Additional articles can be found in this magazine's archives at
• Menu Engineering Basics: How to Make Your Menu
Your Top Salesperson
• Operational Concerns of Menu Makeovers
• How Low Can You Go? Winning the Menu Pricing Game
• 10 Menu Mistakes That May Be Costing You Plenty …
and How to Avoid Them
Restaurant Operators Weigh In On Raising Prices
In a recent RestaurantOwner.com Discussion Forum thread, one member posted a question about raising menu prices. Here's what a few of his fellow RestaurantOwner.com members had to say:
q Original thread posting: I just bought into a small, corner bar/restaurant and the menu is 6 years old and severely underpriced. Beer is even priced at 40%, some menu items are as much as 60% cost. I am in the process of creating a new menu and need to price it right, without getting any kickback from the regulars. Any suggestions?

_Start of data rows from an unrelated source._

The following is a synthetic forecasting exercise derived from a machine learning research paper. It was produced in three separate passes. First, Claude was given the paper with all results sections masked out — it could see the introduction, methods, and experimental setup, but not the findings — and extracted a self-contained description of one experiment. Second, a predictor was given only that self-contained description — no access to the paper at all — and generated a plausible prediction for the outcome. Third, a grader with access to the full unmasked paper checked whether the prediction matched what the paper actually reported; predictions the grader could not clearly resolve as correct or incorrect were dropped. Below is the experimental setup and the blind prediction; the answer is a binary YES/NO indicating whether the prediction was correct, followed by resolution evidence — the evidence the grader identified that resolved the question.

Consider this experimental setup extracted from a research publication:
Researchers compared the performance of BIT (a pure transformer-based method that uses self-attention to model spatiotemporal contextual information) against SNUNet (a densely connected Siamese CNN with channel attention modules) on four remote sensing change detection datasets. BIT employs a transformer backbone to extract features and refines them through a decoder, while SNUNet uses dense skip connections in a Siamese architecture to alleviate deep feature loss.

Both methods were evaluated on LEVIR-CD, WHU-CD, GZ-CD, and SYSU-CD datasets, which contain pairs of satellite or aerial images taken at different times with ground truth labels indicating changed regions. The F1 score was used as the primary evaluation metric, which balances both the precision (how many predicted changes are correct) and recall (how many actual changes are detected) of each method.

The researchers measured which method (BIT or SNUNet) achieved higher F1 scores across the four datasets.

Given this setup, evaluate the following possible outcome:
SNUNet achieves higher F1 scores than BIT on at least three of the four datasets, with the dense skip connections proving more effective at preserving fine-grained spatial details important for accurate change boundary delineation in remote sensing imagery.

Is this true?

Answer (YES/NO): NO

Reply: Try and add new items so it disguises the price increases. In other words don't just reprint the existing menu with new prices.

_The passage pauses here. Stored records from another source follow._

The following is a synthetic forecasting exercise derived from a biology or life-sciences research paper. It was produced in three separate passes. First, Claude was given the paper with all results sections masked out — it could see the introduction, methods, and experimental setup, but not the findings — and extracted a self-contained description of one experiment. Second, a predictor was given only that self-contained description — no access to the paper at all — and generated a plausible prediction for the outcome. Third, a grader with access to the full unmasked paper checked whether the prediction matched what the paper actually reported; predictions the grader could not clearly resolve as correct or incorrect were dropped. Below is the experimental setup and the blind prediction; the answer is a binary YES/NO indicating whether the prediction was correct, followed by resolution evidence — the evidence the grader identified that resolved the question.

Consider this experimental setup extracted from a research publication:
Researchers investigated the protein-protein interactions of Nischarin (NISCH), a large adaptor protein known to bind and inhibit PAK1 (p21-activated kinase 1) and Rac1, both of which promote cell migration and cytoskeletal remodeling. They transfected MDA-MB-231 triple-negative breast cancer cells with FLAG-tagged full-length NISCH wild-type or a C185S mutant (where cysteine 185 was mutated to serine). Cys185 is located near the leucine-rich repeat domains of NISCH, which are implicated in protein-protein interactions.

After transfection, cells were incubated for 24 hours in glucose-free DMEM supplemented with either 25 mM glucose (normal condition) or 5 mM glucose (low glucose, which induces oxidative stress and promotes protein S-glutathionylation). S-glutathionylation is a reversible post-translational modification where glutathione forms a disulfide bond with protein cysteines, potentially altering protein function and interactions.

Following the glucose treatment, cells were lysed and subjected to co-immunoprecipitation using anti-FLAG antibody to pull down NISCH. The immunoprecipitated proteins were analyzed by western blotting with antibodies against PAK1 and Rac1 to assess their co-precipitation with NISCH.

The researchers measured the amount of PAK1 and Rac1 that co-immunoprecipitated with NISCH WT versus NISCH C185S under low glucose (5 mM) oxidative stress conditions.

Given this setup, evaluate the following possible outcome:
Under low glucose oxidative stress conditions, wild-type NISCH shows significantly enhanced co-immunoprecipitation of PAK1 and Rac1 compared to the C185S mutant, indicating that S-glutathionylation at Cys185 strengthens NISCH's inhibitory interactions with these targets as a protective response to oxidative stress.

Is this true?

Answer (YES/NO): NO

Reply: No matter what you end up doing, if you raise prices you will get a few complaints -- but that doesn't necessarily mean you will lose any customers. However, to lessen the sticker shock, one method might be to make changes in two stages since this appears to be equally as much of a bar as it is a restaurant. The first would be to change your food menu -- and consider the exclusion of beer and wine prices when you print the new menu. Leave the beer and wine prices intact when you roll out the new food menu (just don't put them in print). Wait a few weeks for the dust to settle and then begin to increment beer and wine as needed (if still needed).
q When you do the food menu I strongly suggest doing a menu engineering analysis to identify items that can be dropped vs. items that are higher profit that can be placed in more prominent positions on the menu with the hope of increasing their sales. There is nothing wrong with having a 60% cost menu item if the sales of that item is a high-profit contribution in terms of dollars. Also, think about creating a few new menu items or adding a twist to some existing so as to give more of the appearance of a new menu vs. simply being viewed as a price increase.

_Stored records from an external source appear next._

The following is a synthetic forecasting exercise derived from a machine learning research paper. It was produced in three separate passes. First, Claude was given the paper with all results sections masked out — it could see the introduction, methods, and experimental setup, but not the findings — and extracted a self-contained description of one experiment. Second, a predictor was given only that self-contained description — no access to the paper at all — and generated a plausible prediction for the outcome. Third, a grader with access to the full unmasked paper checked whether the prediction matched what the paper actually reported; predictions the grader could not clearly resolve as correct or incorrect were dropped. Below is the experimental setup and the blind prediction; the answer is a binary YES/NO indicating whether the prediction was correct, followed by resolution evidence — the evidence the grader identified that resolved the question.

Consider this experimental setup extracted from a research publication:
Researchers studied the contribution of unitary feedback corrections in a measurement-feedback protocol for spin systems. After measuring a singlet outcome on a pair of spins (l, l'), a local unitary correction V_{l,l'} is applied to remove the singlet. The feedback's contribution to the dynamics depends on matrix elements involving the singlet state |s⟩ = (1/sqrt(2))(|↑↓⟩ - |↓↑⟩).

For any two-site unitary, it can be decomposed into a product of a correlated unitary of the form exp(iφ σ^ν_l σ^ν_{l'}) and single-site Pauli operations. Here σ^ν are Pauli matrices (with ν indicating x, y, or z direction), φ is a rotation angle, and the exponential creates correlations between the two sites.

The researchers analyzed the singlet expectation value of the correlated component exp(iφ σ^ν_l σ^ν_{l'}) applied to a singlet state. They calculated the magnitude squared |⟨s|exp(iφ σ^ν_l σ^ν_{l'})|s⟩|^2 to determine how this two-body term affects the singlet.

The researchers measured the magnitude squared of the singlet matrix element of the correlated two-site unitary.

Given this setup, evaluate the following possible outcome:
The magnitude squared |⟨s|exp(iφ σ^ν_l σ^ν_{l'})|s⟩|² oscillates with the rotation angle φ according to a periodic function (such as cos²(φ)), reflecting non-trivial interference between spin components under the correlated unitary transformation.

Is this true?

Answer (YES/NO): NO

Reply: We waited too long to raise prices and it got to the point where it was do or die. We added new items to the menu, removed dogs and kept the same look of the current menu. We raised prices significantly on most items and kept some items the same price. No one said a word. No one. Not only that, we didn't seem to lose any business because of the increase, which really surprised me. I think because the menu looks the same, people didn't notice the price increases.
Our next step is to engineer our menu and give it a new look. I have a feeling that even though we will not be raising prices, we will get backlash. It will be interesting to see what happens.
Reply: Don't let fear of how some may react hold you hostage. Price your menu appropriately for your area and costs. Like [the poster above], I waited far too long to make the changes we needed to run a profitable business and nearly had to shut the doors.
q When I increased prices and reduced the overall size of the menu there were a few complaints and I did lose a few regulars but now I can buy a better-quality product, have more staff available and have the time to train properly. I started a Rewards Club and a Birthday Club; both are growing slowly but steadily. I am seeing the rewards in the bottom line after just a few months. I regularly comp a coffee or ice cream treats to the regulars who stuck with us -- in the end the cost of a few free coffees a week is significantly less than selling every coffee underpriced. I also comp the "squeaky wheels" just as often with a free drink, a coupon for a free "xxx" on the next visit. If you have someone who loves to talk, take advantage of the advertising by putting a positive spin on what they have to say (even if they drive you batty in the process!).
Reply: Just do it. Be open and honest with customers and let them know that it was either fix the prices or not have a bar. I am a firm believer in getting them on your side. I let people know that I am raising prices to cover rent increase, payroll increase, and food costs, etc.